Sunday, April 10, 2011

Achievement-fail

 

I fail at achieving my goals. I almost wrote that I fail at goal-setting, but realised that 'goal-setting' totally isn't my problem. I set some very big goals for myself, when I set them. No, I fail at doing what I set out to do. I always have, for as long as I can remember.

Most of the things I have that I feel proud of I have attained with little effort and virtually no planning whatsoever. I worked hard to hold onto these things that make me proud, but how I got them in the first place to even know I wanted to hold onto them? Beats me. Maybe I'm lucky; maybe I'm in the right place at the right time (a phrase I dislike intensely, for those of you keeping track).

The goals that I actually set, though... oh how I fail at them. I've got some very fancy running goals: to run 20 miles in three weeks was my March goal (it was random, I ran a lot the first couple weeks then figured out I could totally do it); for April, 60 miles for the month; this week's smaller goal was to hit 18 miles.

Maybe these seem like lofty goals since I'm so new at running, but they felt attainable to me, right up to the moment I didn't get there. I was three miles short of my goal last month, and another three miles this week.

I know what you're thinking: get over it. Right? Of course, it's not the bane of my training, these three wee miles. I know this. I can still make my goal of 60 for the month, right?

My frustration is the knowledge that I know I should be able to reach it, and I intentionally didn't pick some unrealistic, un-achievable goal. I should be able to do it, I'm ready to do it. Except that I'm totally not. My body is tired, so I'm resting. I just feel guilty, like I should be doing more. Guilty towards what or whom, I haven't any idea but it's very big guilt (have I mentioned that I'm a recovering Catholic?).

So, my running shoes are lying right where I kicked them off this morning, and I'm resting. Even though I wanted more miles before the end of the week. Even though resting makes me feel bad. Even though I see the runners from my balcony when I go outside to smoke (got you, didn't I? Now you're really annoyed with me). The runners outside make me jealous; I want to dash outside and catch them, and make them tell me how they feel when they get all tripped up with failed goals.

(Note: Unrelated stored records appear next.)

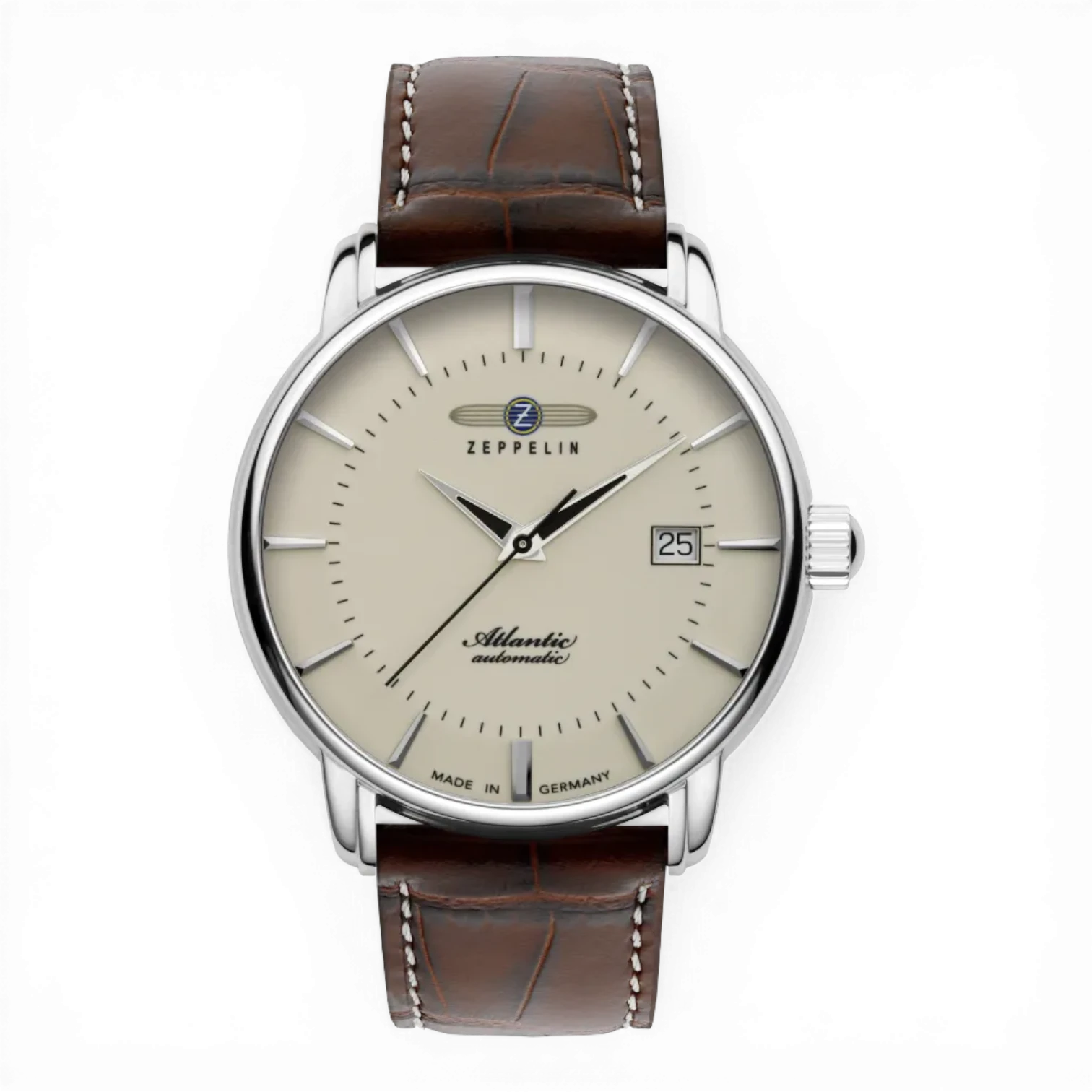 Zeppelin Herren Automatik-Armbanduhr mit Lederband und cremefarbenem Zifferblatt. Klassisches Design mit Datumsanzeige und Edelstahlgehäuse.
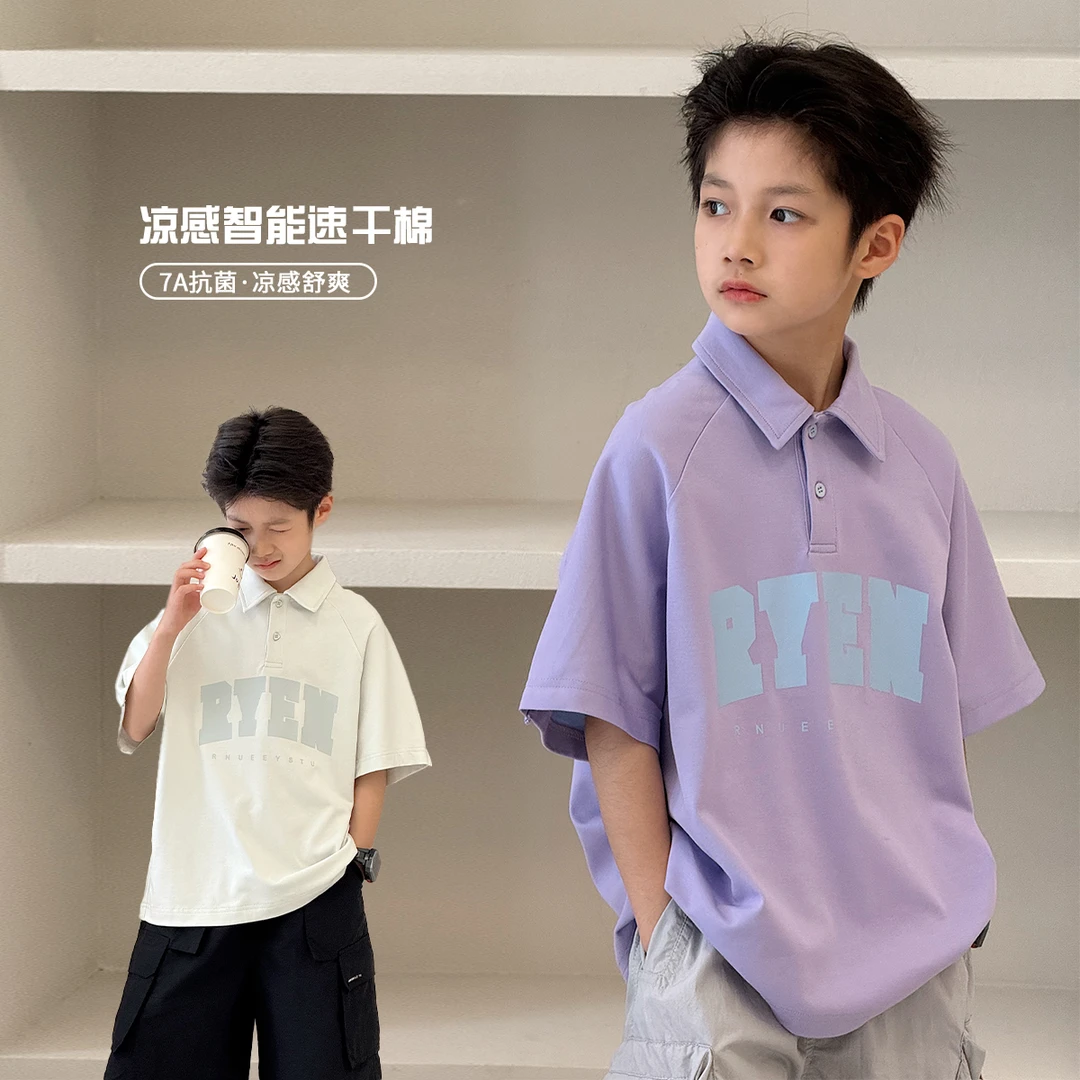 男童短袖夏季新款自制中大童时尚翻领儿童凉感T韩系POLO衫TY03009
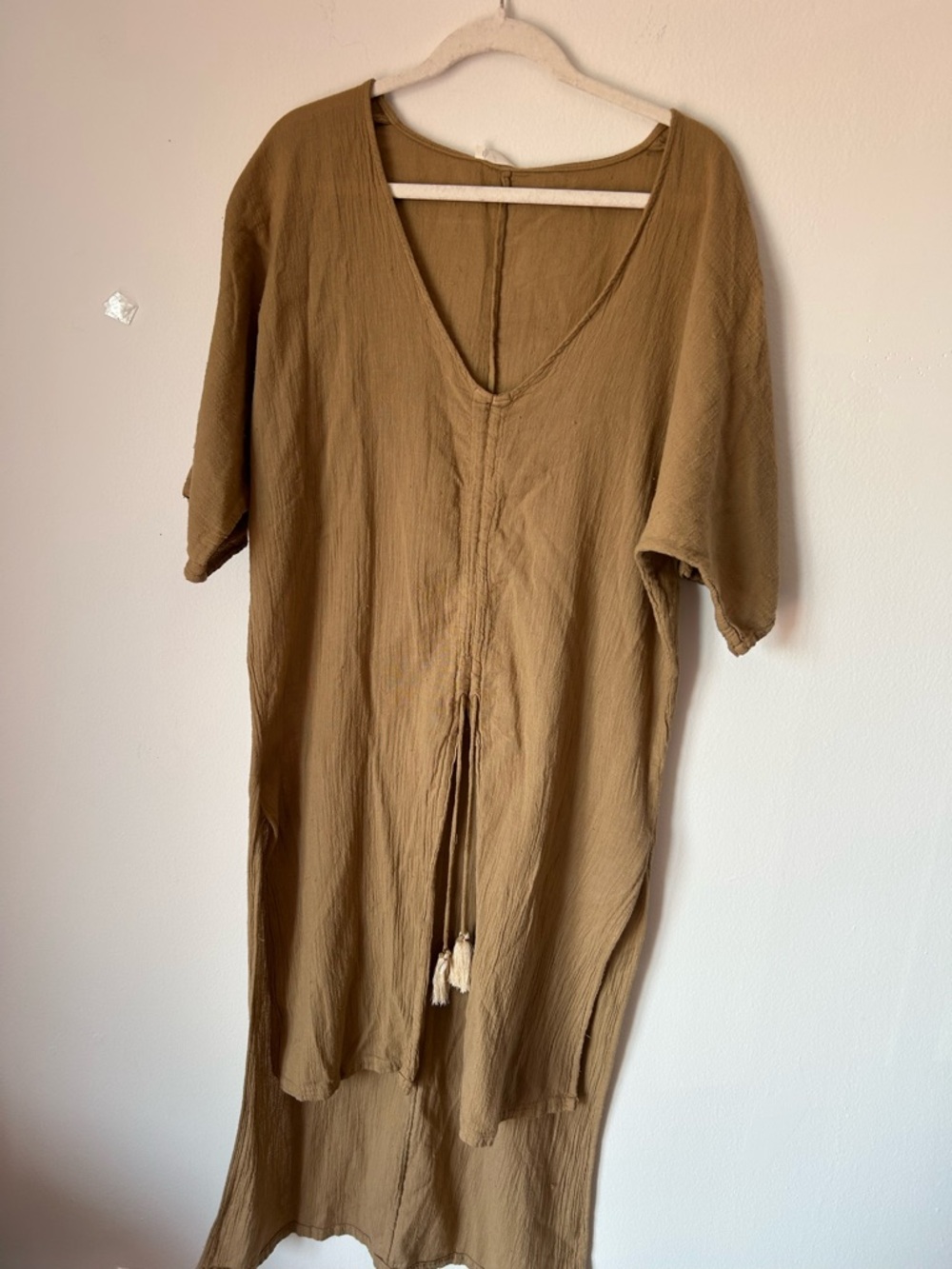 Lightweight Tan V-Neck Tunic with Tassel Tie Never worn 100% cotton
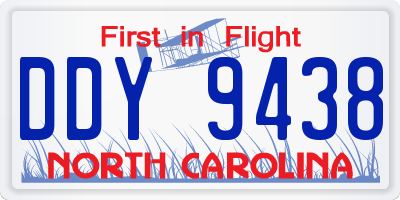 NC license plate DDY9438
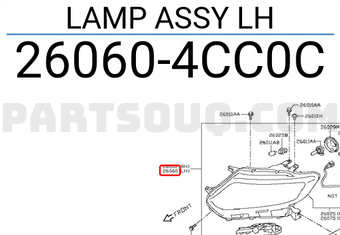 Nissan 260604CC0C LAMP ASSY LH
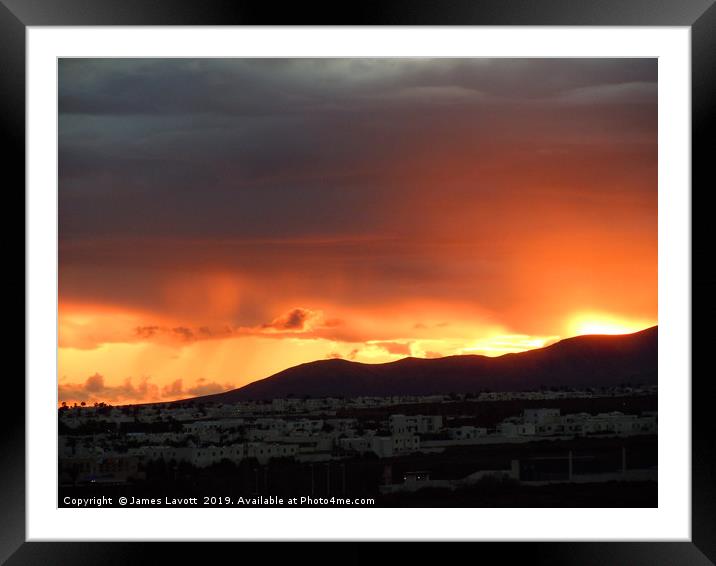 Lanzarote Sky Framed Mounted Print by James Lavott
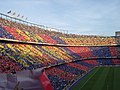 Mosaico nas bancadas do Camp Nou.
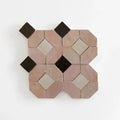 Moroccan Pink, Chocolate, Latte & Oat - Moroccan Zellige Mosaic by Tilesofezra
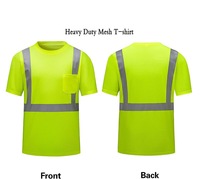 Hochs icht bares Mikrofaser-Sicherheits-T-Shirt Reflektieren des Gelb Orange Männer Frauen Kurzarm-Sicherheits-T-Shirt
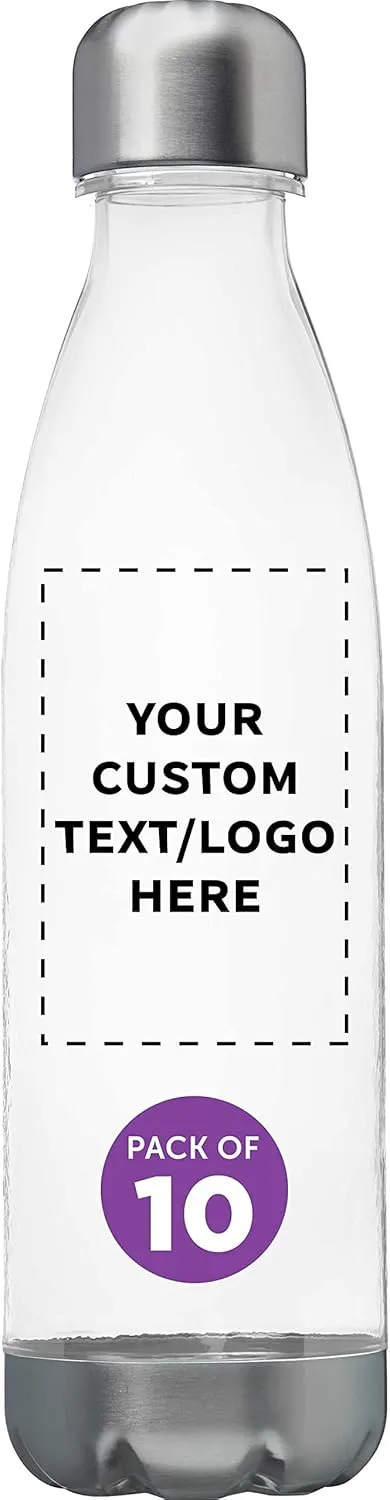 DISCOUNT PROMOS Custom Levian Cola Shaped Plastic Bottles 25 oz. Set of 10, Personalized Bulk Pack - BPA Free, Great for Gym, Hiking, Cycling, Yoga and More - Clear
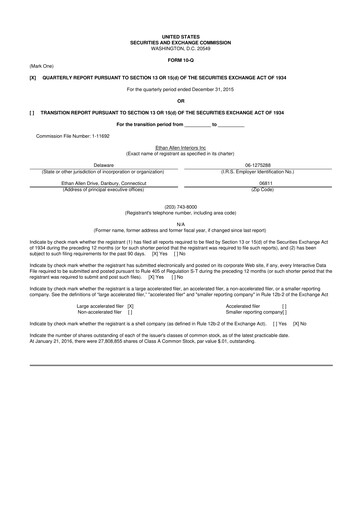 Thumbnail Ethan Allen
 10-Q Quarterly Report FY2016 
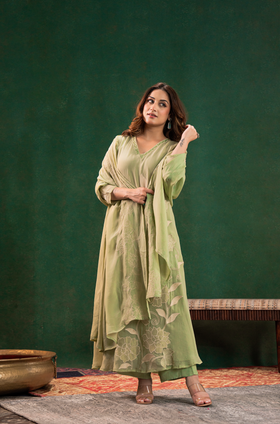 Pistachio Pearl Silk Suit Set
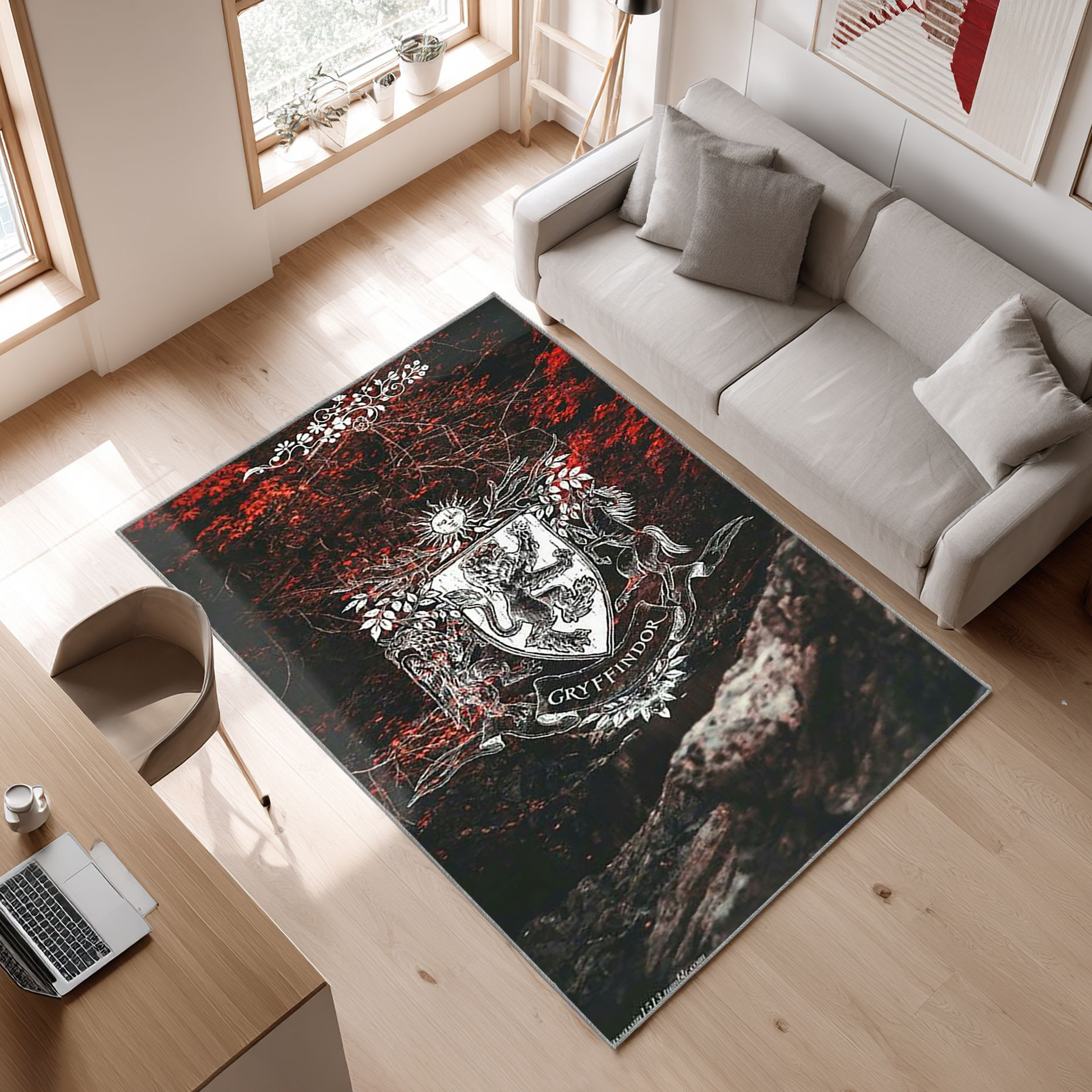 Harry Potter Gryffindor Area Film Area Rug, Non-Slip Living Room Floor Mat, Soft Bedroom Carpet, Washable Home Decor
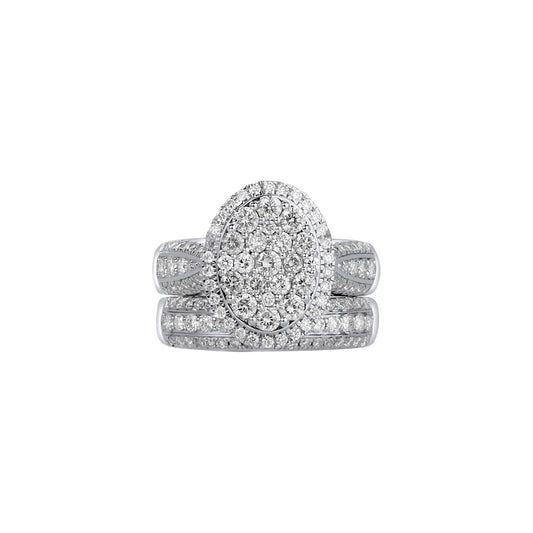 Amanda Oval Cut Natural Diamonds Bride Set in 18K Gold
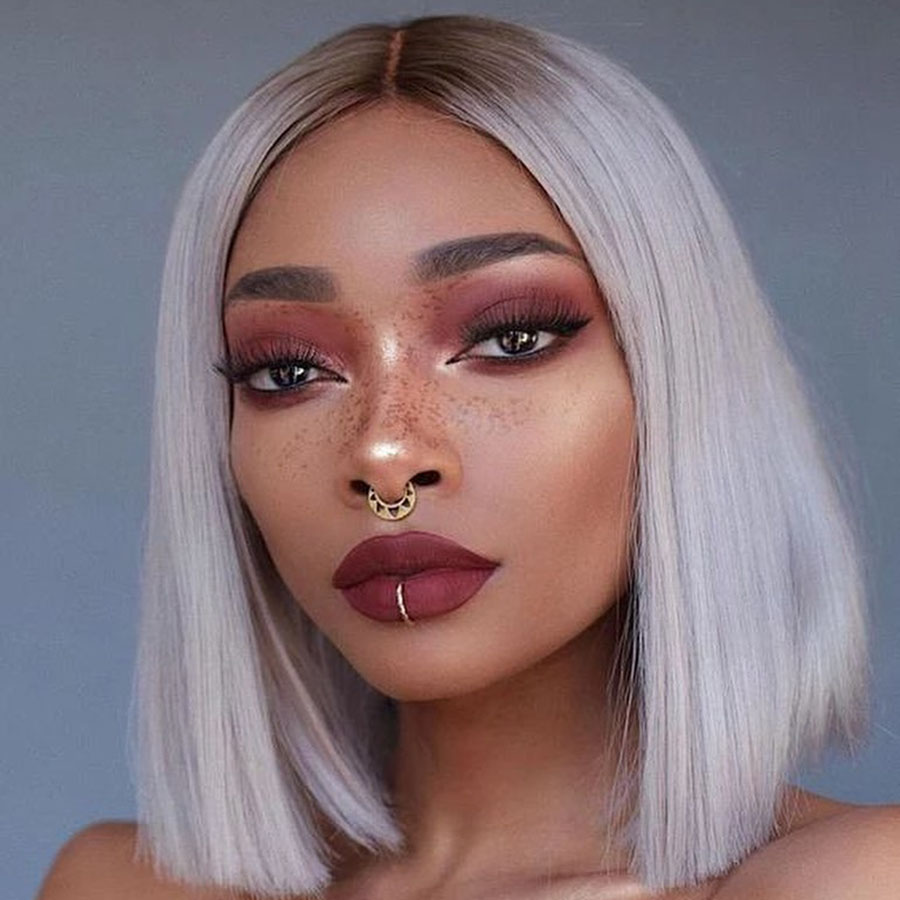 

Glueless Straight Ombre #2/Blonde Grey 13x6 Lace Front Human Hair Wig with Baby Hair Brazilian for Black Women Natural Hairline, 13x3 lace front wig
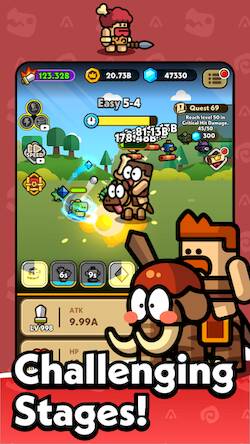 Скачать взломанную Hero Dino: Idle RPG [Много монет] MOD apk на Андроид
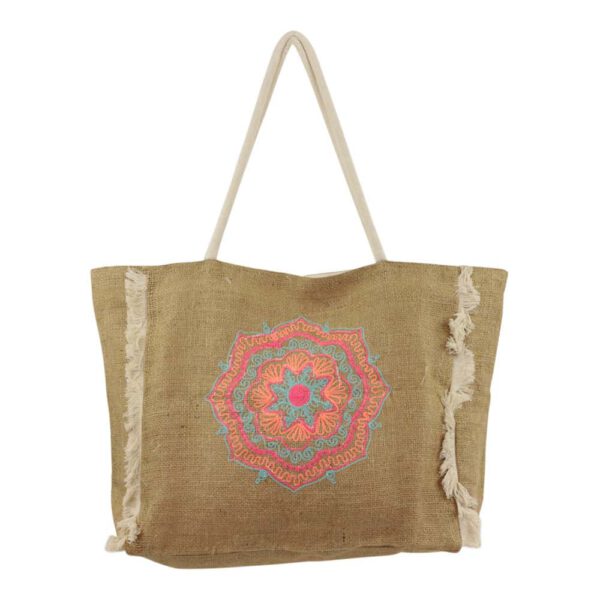 Juten Handtas met Geborduurde Mandala (Large)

Next week: 20 miles. Just 'cause I know I won't.

2 comments:

Bunny said...

You're right, your goal-attaining needs some work. But let's look at this from another perspective. Namely: mine.

You set a goal to start running. You took off with this goal like your butt was on fire. You totally did not fizzle out on this new thing. It's still burning a fire in you. Win.

Two. You set too high of a goal with the mileage thingies. You're not enjoying the meeting of your current goals (see over-achieving ex-catholic).

You better start enjoying where you are and where you've come from or you'll lose this lovely thing too. You're a big winner for where you are today. Period. Girlfriend.

mosey said...

I'm with your friend Bunny.

At the same time, I can completely relate even though I'm not even a recovering Catholic. We are our own worst critics.